EEN218 Second Assignment, due Thursday 17th Feb 2000

Write a program that includes three functions, trim(), split(), and main(), as described below. Most of the points are for good clean programming that deserves to work, very few points are available for a nasty unreadable program that just happens to give the right answer when tested.


char *trim(char *s)
This function recevies a string, and should trim (i.e. remove) all "white space" from the beginning and end. White space is any invisible character, including spaces, tabs, enters, escapes, and so forth. Any character with an ascii code less than or equal to 32 my be considered to be white space.
        Your trim() function should not allocate any heap memory (don't use new or malloc). It may modify or re-use the original string, s, in any way you see fit.
        Here is an example showing how trim should behave:
        { char line[100];
          char *tidy;
          printf("input? ");
          fgets(line,99,stdin);
          printf("You typed '%s'.\n", line);
          tidy=trim(line);
          printf("I trimmed it to '%s'.\n", tidy);
When the program is run, imagine that the user presses the following 11 keys: space, space, space, h, e, l, l, o, space, space, enter.
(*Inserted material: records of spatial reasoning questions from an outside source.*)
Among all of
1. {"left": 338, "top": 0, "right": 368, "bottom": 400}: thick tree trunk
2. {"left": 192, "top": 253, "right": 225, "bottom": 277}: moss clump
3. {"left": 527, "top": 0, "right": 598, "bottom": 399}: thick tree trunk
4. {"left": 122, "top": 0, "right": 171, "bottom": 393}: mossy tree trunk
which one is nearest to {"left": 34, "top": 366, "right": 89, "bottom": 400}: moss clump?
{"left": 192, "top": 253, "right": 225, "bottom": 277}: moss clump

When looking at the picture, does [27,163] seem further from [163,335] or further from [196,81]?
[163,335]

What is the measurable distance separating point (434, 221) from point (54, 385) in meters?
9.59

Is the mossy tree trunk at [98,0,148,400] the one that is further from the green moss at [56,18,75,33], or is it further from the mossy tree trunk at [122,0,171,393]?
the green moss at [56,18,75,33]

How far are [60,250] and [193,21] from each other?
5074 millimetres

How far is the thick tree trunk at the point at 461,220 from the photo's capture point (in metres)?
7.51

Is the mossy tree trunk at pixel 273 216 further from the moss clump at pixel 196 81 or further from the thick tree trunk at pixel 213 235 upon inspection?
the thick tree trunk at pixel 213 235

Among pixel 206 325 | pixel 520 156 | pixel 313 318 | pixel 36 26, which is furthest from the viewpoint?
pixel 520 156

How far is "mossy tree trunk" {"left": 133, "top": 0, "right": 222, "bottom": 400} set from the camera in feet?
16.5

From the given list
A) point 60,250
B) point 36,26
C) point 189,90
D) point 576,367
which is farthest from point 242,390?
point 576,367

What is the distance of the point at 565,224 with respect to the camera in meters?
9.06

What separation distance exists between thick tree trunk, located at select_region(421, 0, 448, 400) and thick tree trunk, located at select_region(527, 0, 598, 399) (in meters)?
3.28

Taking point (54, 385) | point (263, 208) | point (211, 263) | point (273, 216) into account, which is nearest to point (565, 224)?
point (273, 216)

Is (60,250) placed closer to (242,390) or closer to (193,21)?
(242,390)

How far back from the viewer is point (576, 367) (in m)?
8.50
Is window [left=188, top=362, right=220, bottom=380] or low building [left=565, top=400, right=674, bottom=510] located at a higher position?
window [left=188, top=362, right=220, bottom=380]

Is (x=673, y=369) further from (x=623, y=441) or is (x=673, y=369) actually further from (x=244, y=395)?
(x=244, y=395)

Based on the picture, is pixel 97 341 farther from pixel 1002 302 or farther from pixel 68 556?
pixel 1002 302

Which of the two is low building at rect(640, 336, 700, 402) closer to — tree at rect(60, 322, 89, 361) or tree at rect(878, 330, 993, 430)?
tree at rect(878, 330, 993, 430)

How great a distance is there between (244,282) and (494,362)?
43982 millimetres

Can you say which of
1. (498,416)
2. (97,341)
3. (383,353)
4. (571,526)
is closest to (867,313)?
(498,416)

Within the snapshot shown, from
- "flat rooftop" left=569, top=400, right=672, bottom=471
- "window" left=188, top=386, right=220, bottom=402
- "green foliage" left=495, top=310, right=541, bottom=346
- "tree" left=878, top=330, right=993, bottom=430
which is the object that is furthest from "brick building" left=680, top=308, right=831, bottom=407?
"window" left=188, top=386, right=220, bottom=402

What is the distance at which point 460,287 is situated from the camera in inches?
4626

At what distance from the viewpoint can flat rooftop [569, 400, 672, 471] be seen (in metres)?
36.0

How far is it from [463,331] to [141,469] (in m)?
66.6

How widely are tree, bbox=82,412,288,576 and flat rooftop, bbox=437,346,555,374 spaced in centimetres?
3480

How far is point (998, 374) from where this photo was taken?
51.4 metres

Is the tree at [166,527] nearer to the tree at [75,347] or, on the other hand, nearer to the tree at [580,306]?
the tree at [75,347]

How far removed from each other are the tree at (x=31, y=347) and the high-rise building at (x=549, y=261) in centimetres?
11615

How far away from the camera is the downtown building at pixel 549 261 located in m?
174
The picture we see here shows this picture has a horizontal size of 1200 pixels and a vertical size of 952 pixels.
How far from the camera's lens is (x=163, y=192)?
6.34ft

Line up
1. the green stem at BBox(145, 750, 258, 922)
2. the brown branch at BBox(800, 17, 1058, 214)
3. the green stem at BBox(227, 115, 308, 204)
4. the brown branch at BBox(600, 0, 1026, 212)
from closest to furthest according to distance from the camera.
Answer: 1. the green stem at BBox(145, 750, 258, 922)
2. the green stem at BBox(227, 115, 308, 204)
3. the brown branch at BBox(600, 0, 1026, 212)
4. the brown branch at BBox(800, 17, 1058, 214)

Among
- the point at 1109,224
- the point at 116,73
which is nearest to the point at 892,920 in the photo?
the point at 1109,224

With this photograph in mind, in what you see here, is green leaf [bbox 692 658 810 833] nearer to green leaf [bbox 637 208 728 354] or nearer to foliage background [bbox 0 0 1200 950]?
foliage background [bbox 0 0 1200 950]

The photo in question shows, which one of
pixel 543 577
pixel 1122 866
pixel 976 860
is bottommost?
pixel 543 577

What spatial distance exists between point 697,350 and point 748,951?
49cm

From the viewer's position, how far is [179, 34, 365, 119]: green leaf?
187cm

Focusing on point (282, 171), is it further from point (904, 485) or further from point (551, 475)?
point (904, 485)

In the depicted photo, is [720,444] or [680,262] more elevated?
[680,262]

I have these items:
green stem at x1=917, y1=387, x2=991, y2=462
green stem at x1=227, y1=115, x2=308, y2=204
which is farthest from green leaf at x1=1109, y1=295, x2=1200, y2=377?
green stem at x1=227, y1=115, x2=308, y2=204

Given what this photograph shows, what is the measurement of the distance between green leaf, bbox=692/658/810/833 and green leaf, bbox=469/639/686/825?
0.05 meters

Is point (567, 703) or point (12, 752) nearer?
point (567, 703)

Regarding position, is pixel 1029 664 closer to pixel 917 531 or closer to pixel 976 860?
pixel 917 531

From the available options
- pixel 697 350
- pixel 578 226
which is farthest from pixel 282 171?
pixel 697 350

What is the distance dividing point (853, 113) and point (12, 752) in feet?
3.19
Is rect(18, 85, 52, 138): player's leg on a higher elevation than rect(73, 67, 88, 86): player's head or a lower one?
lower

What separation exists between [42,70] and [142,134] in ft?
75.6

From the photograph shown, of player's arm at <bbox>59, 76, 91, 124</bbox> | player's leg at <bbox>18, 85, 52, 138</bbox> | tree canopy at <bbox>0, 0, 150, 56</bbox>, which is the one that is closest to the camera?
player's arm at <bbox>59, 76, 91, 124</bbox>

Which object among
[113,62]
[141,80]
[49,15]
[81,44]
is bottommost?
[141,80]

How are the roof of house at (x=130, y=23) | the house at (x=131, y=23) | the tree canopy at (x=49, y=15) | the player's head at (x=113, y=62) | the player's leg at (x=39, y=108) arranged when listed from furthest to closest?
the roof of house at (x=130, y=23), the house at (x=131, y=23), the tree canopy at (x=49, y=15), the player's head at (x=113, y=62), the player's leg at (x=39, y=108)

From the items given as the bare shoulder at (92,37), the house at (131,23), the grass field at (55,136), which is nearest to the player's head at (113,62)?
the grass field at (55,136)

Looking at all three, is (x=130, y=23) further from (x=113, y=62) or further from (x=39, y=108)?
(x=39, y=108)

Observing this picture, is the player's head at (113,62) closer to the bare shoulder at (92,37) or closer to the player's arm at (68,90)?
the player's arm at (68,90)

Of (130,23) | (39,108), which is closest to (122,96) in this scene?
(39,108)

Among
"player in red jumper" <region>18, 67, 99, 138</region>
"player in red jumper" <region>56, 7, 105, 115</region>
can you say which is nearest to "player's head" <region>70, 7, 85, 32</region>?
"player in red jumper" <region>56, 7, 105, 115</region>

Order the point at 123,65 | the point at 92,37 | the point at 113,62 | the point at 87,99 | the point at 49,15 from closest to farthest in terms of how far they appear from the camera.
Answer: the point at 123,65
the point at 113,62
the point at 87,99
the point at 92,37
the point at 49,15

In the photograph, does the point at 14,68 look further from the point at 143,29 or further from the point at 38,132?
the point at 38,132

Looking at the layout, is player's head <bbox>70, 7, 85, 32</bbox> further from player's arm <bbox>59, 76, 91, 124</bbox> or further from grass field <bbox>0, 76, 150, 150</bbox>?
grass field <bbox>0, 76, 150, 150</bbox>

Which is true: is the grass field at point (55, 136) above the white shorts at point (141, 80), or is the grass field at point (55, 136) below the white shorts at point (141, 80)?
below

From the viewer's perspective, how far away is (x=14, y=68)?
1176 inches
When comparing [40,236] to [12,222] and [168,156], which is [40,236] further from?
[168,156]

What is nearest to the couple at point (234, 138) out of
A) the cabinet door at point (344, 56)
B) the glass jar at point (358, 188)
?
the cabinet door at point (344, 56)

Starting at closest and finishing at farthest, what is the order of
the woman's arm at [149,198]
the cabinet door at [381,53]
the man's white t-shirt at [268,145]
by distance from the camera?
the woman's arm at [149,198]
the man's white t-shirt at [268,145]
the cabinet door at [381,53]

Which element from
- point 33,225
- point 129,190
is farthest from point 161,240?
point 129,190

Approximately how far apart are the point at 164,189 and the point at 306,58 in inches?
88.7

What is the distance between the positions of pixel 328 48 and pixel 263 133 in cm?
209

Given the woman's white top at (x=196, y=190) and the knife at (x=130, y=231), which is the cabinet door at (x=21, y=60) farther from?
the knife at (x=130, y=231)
The string "line" would contain all 11 characters, which could confuse some processing you perform in the future. The string "tidy" would just contain the five characters h, e, l, l, o. The run would look like this:
        input?    hello  
        You typed '   hello
        '.
        I trimmed it to 'hello'.
Trim is easy, it should not take you long at all. The main part of the assignment is...


int split(char *s, char sep, char *parts[])
Split is used to divide a string up into separate words. The first parameter is the string to be divided; it may contain any number of words, including zero. The second parameter is the character that separates words; normally it will be the space character, but I'm sure you can imaging applications where it would be something else. The third parameter is just an array of string pointers; the pointers will not be properly initialised, all you can rely on is that the array will be big enough.
        The function should scan through the input string, s, searching for appearances of the separator character, sep. Every time a sep character appears, it should start creating a new output string. All of the output strings should be stored in the pointer array, parts. The function should return as its int result the number of output strings that it found.
        Here is a simple example to illustrate its use:
        { char orig[100];
          int i, n;
          char *parts[100];
          strcpy(orig,"The cat sat on the mat");
          n=split(orig,' ',parts);
          printf("The string '%s' contains %d words:\n", orig, n);
          for (i=0; i<n; i+=1)
            printf("part[%d]='%s'\n", i, parts[i]);
          strcpy(orig,"one two three:four five:six seven eight");
          n=split(orig,':',parts);
          printf("The string '%s' contains %d words:\n", orig, n);
          for (i=0; i<n; i+=1)
            printf("part[%d]='%s'\n", i, parts[i]);
The output from running this piece of program would be:
        The string 'The cat sat on the mat' contains 6 words:
        part[0]='The';
        part[1]='cat'
        part[2]='sat'
        part[3]='on'
        part[4]='the'
        part[5]='mat'
        The string 'one two three:four five:six seven eight' contains 3 words:
        part[0]='one two three'
        part[1]='four five'
        part[2]='six seven eight'
You should observe a few things from this example:
        1. There is nothing special about spaces. Only split the string where the specified separator appears.
        2. The user does not supply any space for the sub-strings to be stored, just an array of pointers to point to those strings once they have been created. You must use new or malloc to allocate space for each of the substrings.
        3. The original string is not modified by split(). After calling split, I can still print the original string and see it un-ruined.
        4. There is no way that split can be sure that the array "parts" given to it is big enough. Just assume that the user/caller gets the size right.

Extra Credit
For optional extra credit, make split be clever enough to avoid producing any empty (zero-length) output strings, so that if I tell it to split "hello:there::::mister::bloggs" with ':' as the separator, it would only produce four output strings "hello", "there", "mister", and "bloggs".
        The extra credit part will only be graded if you have done a fairly good job of the main assignment, so don't waste time on it until you are satisfied with everything else.

main()
You may include any extra functions in your submission that you think are useful or necessary. While you are working on the program, of course your main() function can be anything you want. When you are ready to turn in the functions, make your main function be either the following, or something very similar to it, and make sure it still works:
        void main(void)
        { char line[100];
          char *tidy;
          char *parts[100];
          int i, n;
          while (1)
          { printf("? ");
            fgets(line,100,stdin);
            tidy=trim(line);
            n=split(tidy, ' ', parts);
            printf("The string '%s' produced %d parts:\n", tidy, n);
            for (i=0; i<n; i+=1)
              printf("  part %d is '%s'\n", i, parts[i]); } }


Language
For this assignment, you may use plain C (printf, fgets, malloc) or C++ (cin, cout, new) or any combination of the two that works. Beware of mixing printf and cout, or fgets and cin, in the same program; they do interact with each other in unfortunate ways sometimes.